■ Your instructions: Which lines of the listing hold the string "quagga"? Copy those lines.

■ Given data:
= = =
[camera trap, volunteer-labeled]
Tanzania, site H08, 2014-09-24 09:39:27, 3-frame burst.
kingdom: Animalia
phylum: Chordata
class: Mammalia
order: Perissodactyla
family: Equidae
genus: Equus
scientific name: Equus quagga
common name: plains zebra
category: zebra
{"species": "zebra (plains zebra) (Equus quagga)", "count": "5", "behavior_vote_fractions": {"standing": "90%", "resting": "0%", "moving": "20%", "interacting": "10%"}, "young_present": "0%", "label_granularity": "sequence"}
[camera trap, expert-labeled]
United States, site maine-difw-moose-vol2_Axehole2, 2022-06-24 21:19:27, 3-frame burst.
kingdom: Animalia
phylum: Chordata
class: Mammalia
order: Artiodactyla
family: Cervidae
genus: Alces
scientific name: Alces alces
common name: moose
= = =
■ Answer to this problem:
scientific name: Equus quagga
{"species": "zebra (plains zebra) (Equus quagga)", "count": "5", "behavior_vote_fractions": {"standing": "90%", "resting": "0%", "moving": "20%", "interacting": "10%"}, "young_present": "0%", "label_granularity": "sequence"}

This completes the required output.